Which female contenders have been the most impressive?
Turning our focus to the women’s event, there are rather different dynamics at play. Court time, as evidenced by the table below, is much less of a consideration, with Sloane Stephens (429 minutes) spending the most time on court, just over two hours more than Ashleigh Barty (288 minutes).
We can also see that there is much less of a difference between the player who has exhibited the best combined serve/return points won percentage (marginally Simona Halep) and the lowest (Sloane Stephens), and this continues to give us belief that the women’s tournament (and tour as a whole) is much more of a level playing field compared to the men’s event.
Interestingly, despite leading the field in the serve/return points won metric, Halep doesn’t do so in games won percentage, or combined hold/break percentage either, with below expectation break point performance causing her issues so far in the tournament.
Both of those areas are led by Marketa Vondrousova, with the 19 old Czech left-hander impressing en route to this stage, winning every set competed with the loss of four games or fewer.
Vondrousova faces Petra Martic in the quarter-finals, and it’s worth pointing out that Martic is also well treated on the data above, ranked third for combined serve/return points won and games won percentage, and second on combined tournament hold/break percentage.
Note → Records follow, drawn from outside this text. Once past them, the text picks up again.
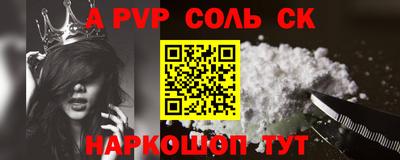амф Жуковский
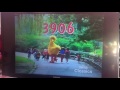 Episode 3906 Title Card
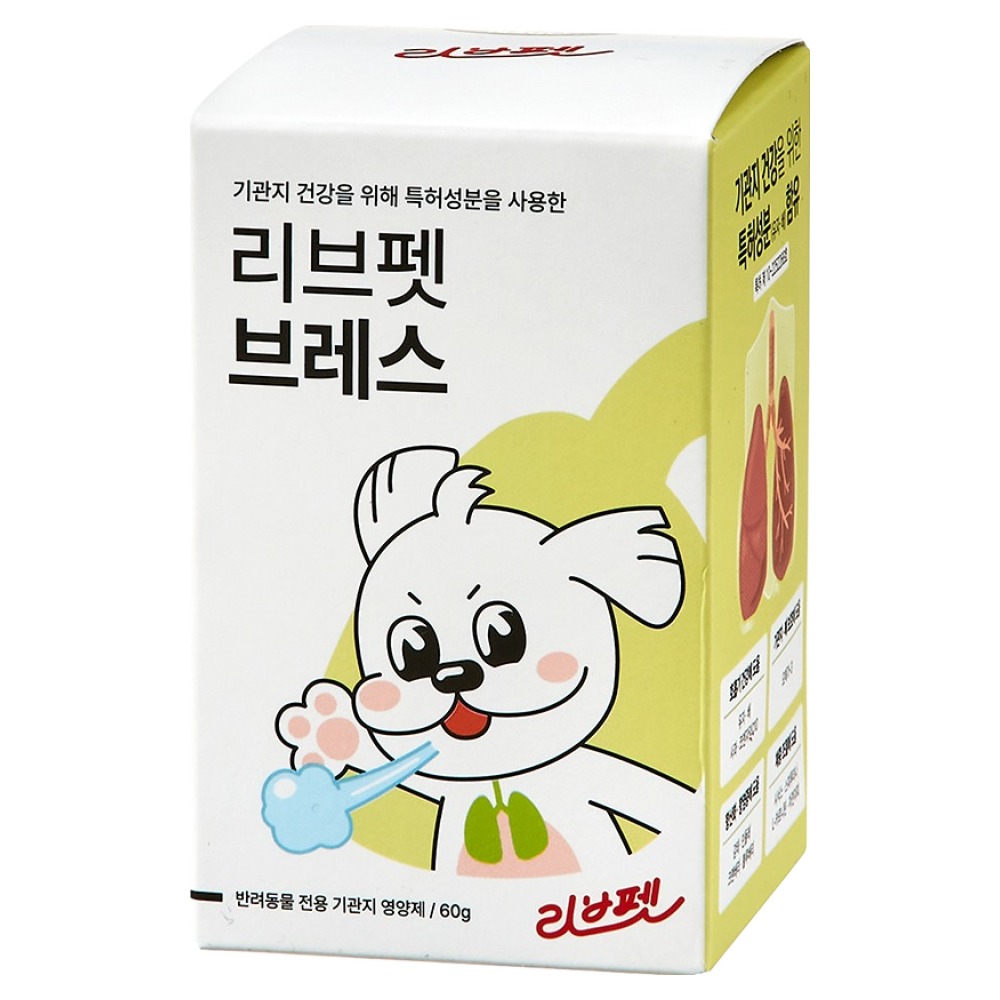 리브펫 브레스 통 60g (2개)_이미지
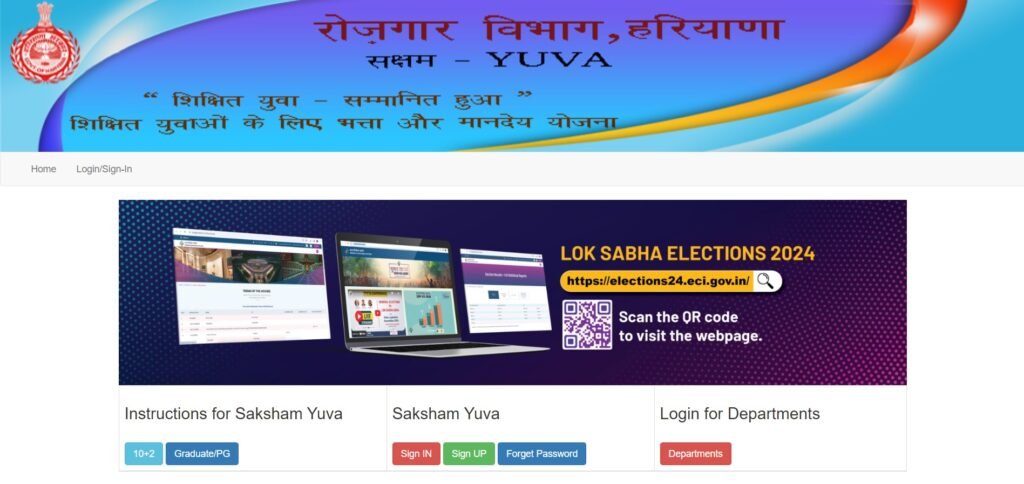 Haryana Yuva Saksham Scheme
Who are the female underdogs?
With Halep, Vondrousova and Martic the most impressive so far in the event, Ashleigh Barty and Amanda Anisimova (who also is yet to drop a set) look like solid ‘tier two’ players based on the table above, but Madison Keys, Johanna Konta and the aforementioned Stephens look less impressive compared to the rest of the field.
Stephens has underperformed badly on break points, but does possess the worst combined serve/return points won percentage in the current tournament compared to the rest of the remaining players - and has spent the most time on court as well. The American faces Johanna Konta in the quarter-finals, and based on the data from the 2019 French Open at least, would be a slight underdog to the Brit.